Nayak Sourav, Peto Thomas J, Kucharski Michal, Tripura Rupam, Callery James J, Quang Huy Duong Tien, Gendrot Mathieu, Lek Dysoley, Nghia Ho Dang Trung, van der Pluijm Rob W, Dong Nguyen, Long Le Thanh, Vongpromek Ranitha, Rekol Huy, Hoang Chau Nguyen, Miotto Olivo, Mukaka Mavuto, Dhorda Mehul, von Seidlein Lorenz, Imwong Mallika, Roca Xavier, Day Nicholas P J, White Nicholas J, Dondorp Arjen M, Bozdech Zbynek
School of Biological Sciences, Nanyang Technological University, Singapore, Singapore.
Mahidol-Oxford Tropical Medicine Research Unit, Faculty of Tropical Medicine, Mahidol University, Bangkok, Thailand.
Nat Commun. 2024 Dec 5;15(1):10625. doi: 10.1038/s41467-024-54915-6.

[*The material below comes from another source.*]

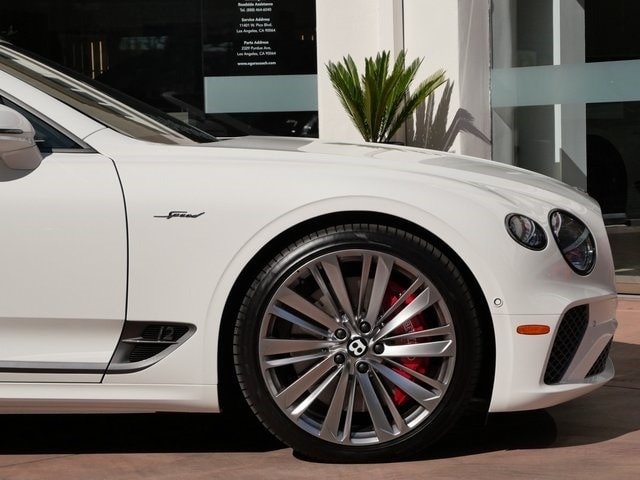 Buy 2024 Bentley GTC Speed (21)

The emergence of Plasmodium falciparum parasites resistant to artemisinins compromises the efficacy of Artemisinin Combination Therapies (ACTs), the global first-line malaria treatment. Artemisinin resistance is a complex genetic trait in which nonsynonymous SNPs in PfK13 cooperate with other genetic variations. Here, we present population genomic/transcriptomic analyses of P. falciparum collected from patients with uncomplicated malaria in Cambodia and Vietnam between 2018 and 2020. Besides the PfK13 SNPs, several polymorphisms, including nonsynonymous SNPs (N1131I and N821K) in PfRad5 and an intronic SNP in PfWD11 (WD40 repeat-containing protein on chromosome 11), appear to be associated with artemisinin resistance, possibly as new markers. There is also a defined set of genes whose steady-state levels of mRNA and/or splice variants or antisense transcripts correlate with artemisinin resistance at the base level. In vivo transcriptional responses to artemisinins indicate the resistant parasite's capacity to decelerate its intraerythrocytic developmental cycle (IDC), which can contribute to the resistant phenotype. During this response, PfRAD5 and PfWD11 upregulate their respective alternatively/aberrantly spliced isoforms, suggesting their contribution to the protective response to artemisinins. PfRAD5 and PfWD11 appear under selective pressure in the Greater Mekong Sub-region over the last decade, suggesting their role in the genetic background of the artemisinin resistance.
恶性疟原虫对青蒿素产生耐药性,这损害了青蒿素联合疗法(ACTs)的疗效,而ACTs是全球一线抗疟治疗方法。青蒿素抗性是一种复杂的遗传性状,其中PfK13中的非同义单核苷酸多态性(SNP)与其他遗传变异相互作用。在此,我们展示了2018年至2020年间从柬埔寨和越南无并发症疟疾患者中收集的恶性疟原虫的群体基因组/转录组分析结果。除了PfK13 SNP外,包括PfRad5中的非同义SNP(N1131I和N821K)以及PfWD11(11号染色体上含WD40重复蛋白)中的内含子SNP在内的几种多态性似乎与青蒿素抗性相关,可能作为新的标志物。还有一组特定的基因,其mRNA和/或剪接变体或反义转录本的稳态水平在基础层面与青蒿素抗性相关。对青蒿素的体内转录反应表明,耐药寄生虫有能力减缓其红细胞内发育周期(IDC),这可能导致耐药表型。在这一反应过程中,PfRAD5和PfWD11上调各自的可变/异常剪接异构体,表明它们对青蒿素的保护反应有贡献。在过去十年中,PfRAD5和PfWD11在大湄公河次区域似乎受到选择压力,表明它们在青蒿素抗性的遗传背景中发挥作用。